Dr. Nathan Adams in SLC was going to try to build a titanium jaw for KT a couple of years ago, but he didn't think there was enough bone at the base of her skull for the new joint to pivot upon.  I asked Dr. Matthews about that, and he said he saw a good spot on each side (though the right side is MUCH more bone deficient than the left side), though he cannot see how thick that bone is and needs to do some more studying.  

Katie had a dream a couple of nights ago that her jaw joint actually worked, and she was enjoying a big steak!  So I'm hoping she's receiving actual inspiration as to what can be.  Dr. Matthews convinced her that she really needs to do something, because she can't live the rest of her life with the dysfunction of her jaw that has continued to diminish significantly over the last several months.

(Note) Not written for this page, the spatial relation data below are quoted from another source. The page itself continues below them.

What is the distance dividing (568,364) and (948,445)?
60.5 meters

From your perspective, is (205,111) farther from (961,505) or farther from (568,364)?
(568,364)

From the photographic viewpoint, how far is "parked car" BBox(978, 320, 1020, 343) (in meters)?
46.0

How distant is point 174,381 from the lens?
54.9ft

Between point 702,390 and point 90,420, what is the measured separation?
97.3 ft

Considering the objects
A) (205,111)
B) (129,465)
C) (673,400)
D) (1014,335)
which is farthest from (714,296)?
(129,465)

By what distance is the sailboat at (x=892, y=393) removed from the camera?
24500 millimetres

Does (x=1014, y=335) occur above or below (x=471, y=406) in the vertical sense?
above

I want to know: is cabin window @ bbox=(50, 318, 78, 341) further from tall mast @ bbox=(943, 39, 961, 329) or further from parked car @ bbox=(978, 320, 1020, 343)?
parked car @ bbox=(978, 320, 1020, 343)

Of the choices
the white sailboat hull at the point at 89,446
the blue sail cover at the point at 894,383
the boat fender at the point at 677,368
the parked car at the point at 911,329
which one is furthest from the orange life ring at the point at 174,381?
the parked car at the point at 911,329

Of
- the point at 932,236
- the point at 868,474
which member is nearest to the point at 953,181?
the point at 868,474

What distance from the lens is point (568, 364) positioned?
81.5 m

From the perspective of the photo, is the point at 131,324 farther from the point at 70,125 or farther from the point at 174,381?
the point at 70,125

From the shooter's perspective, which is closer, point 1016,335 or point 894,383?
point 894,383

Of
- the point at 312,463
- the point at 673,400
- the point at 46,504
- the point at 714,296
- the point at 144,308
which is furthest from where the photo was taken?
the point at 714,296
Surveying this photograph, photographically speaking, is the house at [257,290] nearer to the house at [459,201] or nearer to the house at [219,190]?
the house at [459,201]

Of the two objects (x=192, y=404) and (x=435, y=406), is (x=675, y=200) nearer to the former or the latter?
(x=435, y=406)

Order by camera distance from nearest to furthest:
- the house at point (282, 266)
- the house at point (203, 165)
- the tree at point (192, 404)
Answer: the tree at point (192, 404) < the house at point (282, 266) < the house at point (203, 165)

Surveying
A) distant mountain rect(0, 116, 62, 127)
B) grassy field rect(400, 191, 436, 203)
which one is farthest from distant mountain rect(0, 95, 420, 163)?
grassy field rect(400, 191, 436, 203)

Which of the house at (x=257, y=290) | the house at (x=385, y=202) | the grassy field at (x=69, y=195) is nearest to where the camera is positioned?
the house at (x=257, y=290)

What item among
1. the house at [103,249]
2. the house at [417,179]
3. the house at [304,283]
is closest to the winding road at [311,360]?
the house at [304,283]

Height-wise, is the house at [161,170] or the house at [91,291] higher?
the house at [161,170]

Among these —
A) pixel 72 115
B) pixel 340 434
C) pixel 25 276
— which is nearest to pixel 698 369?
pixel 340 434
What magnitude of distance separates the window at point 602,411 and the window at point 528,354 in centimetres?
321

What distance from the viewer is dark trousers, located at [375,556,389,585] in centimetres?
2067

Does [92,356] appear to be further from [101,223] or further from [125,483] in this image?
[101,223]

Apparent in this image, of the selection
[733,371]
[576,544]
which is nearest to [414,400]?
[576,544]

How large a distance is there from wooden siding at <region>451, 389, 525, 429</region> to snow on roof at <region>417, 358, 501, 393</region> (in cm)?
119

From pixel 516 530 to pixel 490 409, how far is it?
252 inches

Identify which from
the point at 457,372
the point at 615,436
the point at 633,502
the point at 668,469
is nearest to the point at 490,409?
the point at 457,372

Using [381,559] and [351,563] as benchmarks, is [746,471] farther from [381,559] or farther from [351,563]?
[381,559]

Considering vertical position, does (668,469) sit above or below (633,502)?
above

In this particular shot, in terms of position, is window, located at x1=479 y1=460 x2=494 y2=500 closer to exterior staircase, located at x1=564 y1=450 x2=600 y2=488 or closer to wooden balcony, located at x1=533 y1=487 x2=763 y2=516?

Insurance-wise, we need to get this surgery done before she turns 21 in January, as her military health coverage ends on her birthday, UNLESS we can get her enrolled full-time in school.  As a FT student, her coverage will continue until she's 23.  So that's our plan.

We had another visit with Dr. Matthews today, after driving back down from Northern Virginia, where we spent the weekend with old friends from Dale City.  We also had the chance to visit the Pentagon 9/11 Memorial, the Air Force Memorial, and the International Spy Museum.  Again, today, Dr. Matthews was able to get KT's pain way down, even to a Level 1, using the device.  It's so amazing!  I really relaxes her, and she says it feels like a soft cool breeze, kind of like "dog's breath!"  Funny!!!  She loves dogs so much, that having a dog breathe on you is very comforting to her!

Tomorrow, we drive all the way back up to Baltimore, MD, (8 hours), to position ourselves for a Thursday morning meeting with Dr. Dellon (Peripheral Nerve Surgeon), and/or his partner, Dr. Dorafshar, to get a Tesla MRI, which is supposed to be a more advanced type of high-resolution image.  Originally, the idea was for this imaging to pin-point the nerve creating KT's pain, but it will also be very useful in Dr. Matthews' study of how to get her a proper jaw joint.

Thanks for your continued prayers in her behalf. It feels like we're making progress.